01:11 Now, of course, with the hours that the plane was circling above, Flight Lieutenant Woolett
01:17 said that that bought them some time because he was burning off fuel and it allowed them
01:21 to prepare for the conditions and what might follow after this emergency landing.
01:27 So she elaborated on that time and how they planned for when there would be impact.
01:34 Burning down that fuel prior to landing was something that needed to happen, and that
01:38 bought us hours.
01:40 So yeah, that was something we had in our favour.
01:44 It gave the pilot a lot of time to troubleshoot, so he was talking a lot with his ops and his
01:49 engineering team, working through a lot of solutions.
01:51 But it also gave us a lot of time to activate the response.
01:56 Flight Lieutenant Woolett also took us through, while watching this landing, a replay of this
02:02 emergency landing, just what it felt.
02:04 And she described moments by moments as to what was going on.
02:10 I'm just reflecting on how we all felt in the tower, and I think just absolute apprehension
02:15 followed by huge, huge waves of relief.
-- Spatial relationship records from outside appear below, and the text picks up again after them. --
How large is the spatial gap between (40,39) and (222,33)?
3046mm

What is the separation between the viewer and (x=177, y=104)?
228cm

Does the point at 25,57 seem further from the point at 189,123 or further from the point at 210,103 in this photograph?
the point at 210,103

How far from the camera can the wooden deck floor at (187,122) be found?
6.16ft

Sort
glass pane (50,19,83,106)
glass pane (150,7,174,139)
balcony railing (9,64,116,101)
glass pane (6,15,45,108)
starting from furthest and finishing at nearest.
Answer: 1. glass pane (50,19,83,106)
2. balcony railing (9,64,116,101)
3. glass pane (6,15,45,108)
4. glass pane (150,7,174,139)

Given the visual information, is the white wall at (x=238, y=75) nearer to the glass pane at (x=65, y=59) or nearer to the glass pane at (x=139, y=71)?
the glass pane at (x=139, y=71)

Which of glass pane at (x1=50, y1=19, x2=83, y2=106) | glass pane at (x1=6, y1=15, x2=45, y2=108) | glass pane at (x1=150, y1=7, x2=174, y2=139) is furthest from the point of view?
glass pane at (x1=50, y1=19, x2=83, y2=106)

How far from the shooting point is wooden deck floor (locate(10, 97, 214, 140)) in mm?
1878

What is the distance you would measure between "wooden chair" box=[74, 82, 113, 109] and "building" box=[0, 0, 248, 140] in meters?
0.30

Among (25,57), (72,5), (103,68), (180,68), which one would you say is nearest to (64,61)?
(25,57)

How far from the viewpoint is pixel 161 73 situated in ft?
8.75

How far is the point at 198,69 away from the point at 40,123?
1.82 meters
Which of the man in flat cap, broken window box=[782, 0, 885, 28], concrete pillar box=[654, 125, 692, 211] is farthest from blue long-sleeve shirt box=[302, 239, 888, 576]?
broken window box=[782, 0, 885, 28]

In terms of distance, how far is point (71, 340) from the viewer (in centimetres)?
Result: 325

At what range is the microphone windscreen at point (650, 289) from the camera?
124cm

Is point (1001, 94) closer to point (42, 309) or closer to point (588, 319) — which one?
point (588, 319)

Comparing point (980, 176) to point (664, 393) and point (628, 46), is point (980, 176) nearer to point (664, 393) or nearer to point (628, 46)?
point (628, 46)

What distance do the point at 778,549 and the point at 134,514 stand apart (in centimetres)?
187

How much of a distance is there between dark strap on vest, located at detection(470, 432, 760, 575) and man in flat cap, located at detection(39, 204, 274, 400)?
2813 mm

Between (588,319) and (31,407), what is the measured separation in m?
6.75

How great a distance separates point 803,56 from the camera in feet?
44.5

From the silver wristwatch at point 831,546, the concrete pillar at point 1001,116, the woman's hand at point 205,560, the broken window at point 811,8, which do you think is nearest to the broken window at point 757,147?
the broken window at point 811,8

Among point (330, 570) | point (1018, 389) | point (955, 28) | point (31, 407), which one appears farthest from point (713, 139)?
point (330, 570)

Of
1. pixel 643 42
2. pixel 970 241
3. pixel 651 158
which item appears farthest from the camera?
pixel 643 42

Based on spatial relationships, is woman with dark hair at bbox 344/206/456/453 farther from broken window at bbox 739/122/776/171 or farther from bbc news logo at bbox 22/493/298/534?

02:19 Just the best possible situation we all could have hoped for.
02:22 Yeah, incredible.
02:24 Now of course, as she said and confirmed, it was a textbook landing that the pilot very
02:30 experienced and the ultimate decision was up to him in terms of when he made that emergency
02:36 landing.
02:37 They'd gone through run-throughs of it, but ultimately at 12.18 it was up to the pilot
02:42 to bring that plane down, and she said that he did so in a textbook manner.